> _Instructions to follow_
Throughout the entries below, report every line where "site" is found.

++++ Study material ++++

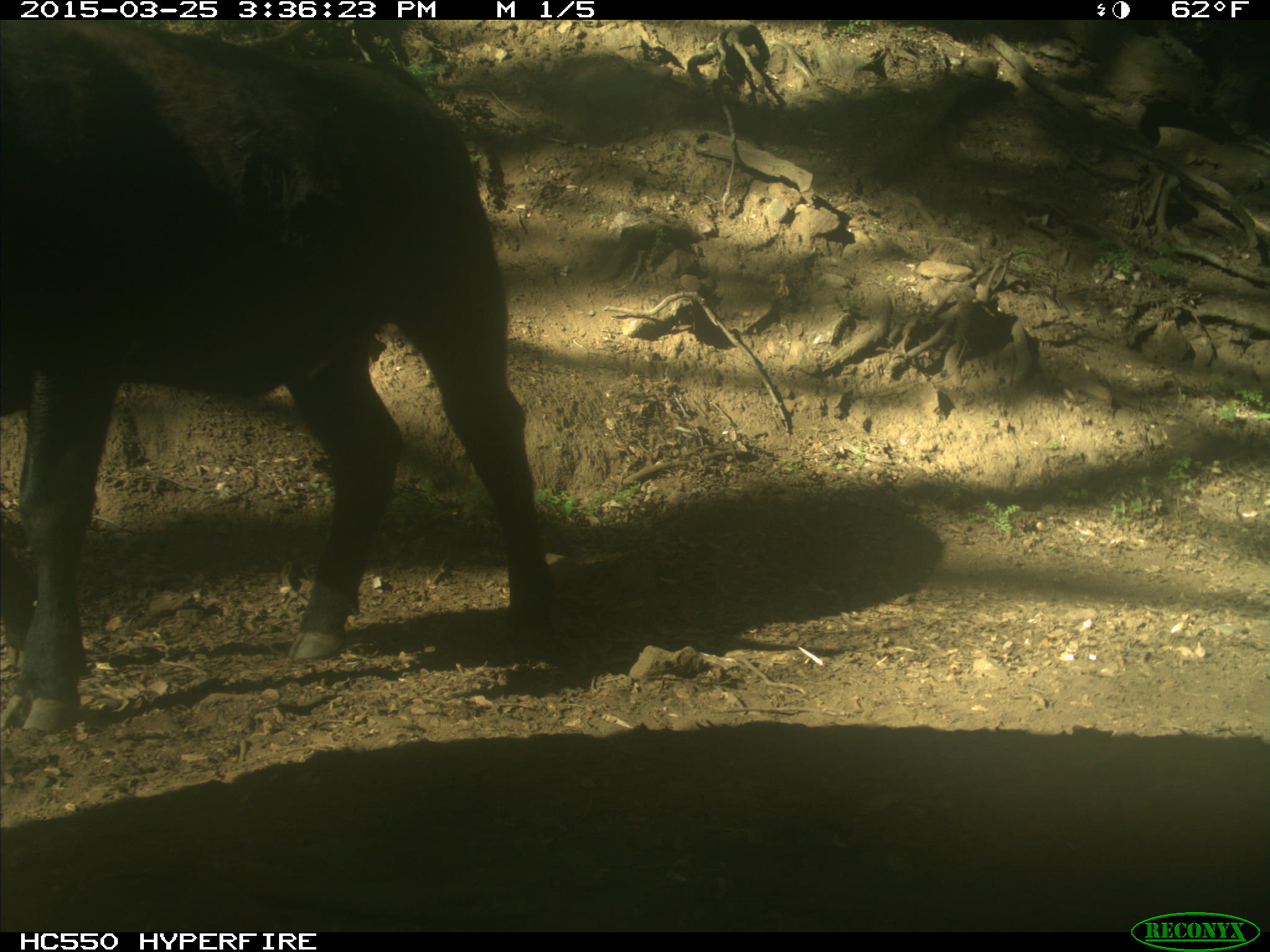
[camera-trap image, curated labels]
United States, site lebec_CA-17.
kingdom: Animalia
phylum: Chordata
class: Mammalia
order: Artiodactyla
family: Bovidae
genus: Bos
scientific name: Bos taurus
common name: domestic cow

++++
++++ Study material ++++

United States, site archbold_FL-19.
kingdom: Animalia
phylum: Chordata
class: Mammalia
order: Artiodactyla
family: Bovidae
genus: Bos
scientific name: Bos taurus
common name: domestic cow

++++
++++ Study material ++++

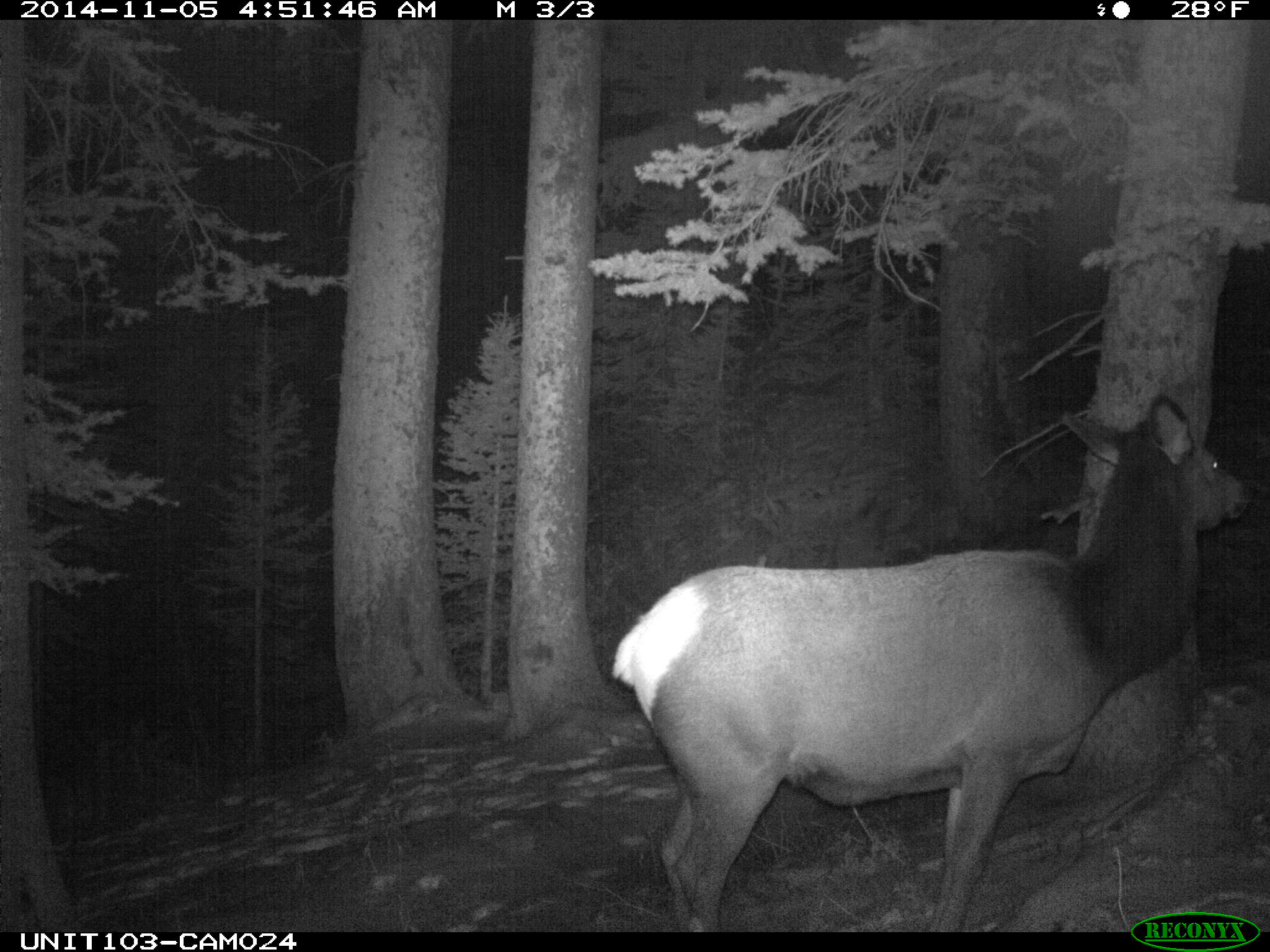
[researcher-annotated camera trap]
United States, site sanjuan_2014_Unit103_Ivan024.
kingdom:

++++

> _Answer to this problem_
United States, site lebec_CA-17.
United States, site archbold_FL-19.
United States, site sanjuan_2014_Unit103_Ivan024.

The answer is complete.